PROBLEM >> Extract the line that contains "Abandoned fishing boat" and every line after it to the end of the records below, exactly as written and nothing else.
%%
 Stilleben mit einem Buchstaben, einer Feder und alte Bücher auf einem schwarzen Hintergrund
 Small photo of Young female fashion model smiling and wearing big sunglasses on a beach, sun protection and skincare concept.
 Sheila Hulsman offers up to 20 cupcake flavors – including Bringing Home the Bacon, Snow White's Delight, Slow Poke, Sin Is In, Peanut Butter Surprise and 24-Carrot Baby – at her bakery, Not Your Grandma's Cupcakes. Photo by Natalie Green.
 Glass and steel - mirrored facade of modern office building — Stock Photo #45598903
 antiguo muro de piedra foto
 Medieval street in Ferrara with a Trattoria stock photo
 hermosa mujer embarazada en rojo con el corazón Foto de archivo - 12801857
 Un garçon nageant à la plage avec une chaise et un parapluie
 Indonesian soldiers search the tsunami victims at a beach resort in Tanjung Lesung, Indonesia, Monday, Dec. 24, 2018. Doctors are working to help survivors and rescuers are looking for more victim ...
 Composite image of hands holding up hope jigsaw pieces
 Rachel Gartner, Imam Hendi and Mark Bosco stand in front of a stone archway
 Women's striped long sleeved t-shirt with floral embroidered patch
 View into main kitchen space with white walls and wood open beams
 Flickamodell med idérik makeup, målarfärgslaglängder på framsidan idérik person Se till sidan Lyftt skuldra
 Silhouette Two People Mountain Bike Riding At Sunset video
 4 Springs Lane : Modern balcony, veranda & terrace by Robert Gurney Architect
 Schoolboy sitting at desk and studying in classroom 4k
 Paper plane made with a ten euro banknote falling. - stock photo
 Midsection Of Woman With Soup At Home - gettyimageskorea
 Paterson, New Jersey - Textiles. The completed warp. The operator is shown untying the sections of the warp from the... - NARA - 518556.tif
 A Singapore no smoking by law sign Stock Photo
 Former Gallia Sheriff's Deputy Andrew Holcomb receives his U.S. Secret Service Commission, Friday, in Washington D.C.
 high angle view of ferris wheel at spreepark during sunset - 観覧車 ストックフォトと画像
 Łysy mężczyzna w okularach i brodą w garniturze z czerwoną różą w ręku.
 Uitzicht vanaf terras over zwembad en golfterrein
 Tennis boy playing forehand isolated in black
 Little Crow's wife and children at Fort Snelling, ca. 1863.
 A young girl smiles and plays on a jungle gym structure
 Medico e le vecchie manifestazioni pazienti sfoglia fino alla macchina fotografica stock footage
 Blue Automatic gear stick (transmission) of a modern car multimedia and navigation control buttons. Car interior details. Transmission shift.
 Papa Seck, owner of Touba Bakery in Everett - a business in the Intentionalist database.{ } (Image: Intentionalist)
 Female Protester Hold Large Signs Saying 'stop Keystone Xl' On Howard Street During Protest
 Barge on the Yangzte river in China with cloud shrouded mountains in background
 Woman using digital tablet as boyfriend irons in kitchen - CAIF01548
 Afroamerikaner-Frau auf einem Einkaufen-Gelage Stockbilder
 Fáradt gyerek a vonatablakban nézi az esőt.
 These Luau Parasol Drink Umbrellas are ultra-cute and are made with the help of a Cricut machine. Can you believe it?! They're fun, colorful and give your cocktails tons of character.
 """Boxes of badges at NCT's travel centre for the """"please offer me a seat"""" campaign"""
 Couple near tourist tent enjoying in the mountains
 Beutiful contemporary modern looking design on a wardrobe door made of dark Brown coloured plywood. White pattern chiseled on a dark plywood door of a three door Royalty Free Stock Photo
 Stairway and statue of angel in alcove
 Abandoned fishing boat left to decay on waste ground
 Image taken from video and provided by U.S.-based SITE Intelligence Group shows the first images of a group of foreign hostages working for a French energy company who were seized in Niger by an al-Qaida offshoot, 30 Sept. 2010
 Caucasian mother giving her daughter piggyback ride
%%
TASK RESPONSE >>
 Abandoned fishing boat left to decay on waste ground
 Image taken from video and provided by U.S.-based SITE Intelligence Group shows the first images of a group of foreign hostages working for a French energy company who were seized in Niger by an al-Qaida offshoot, 30 Sept. 2010
 Caucasian mother giving her daughter piggyback ride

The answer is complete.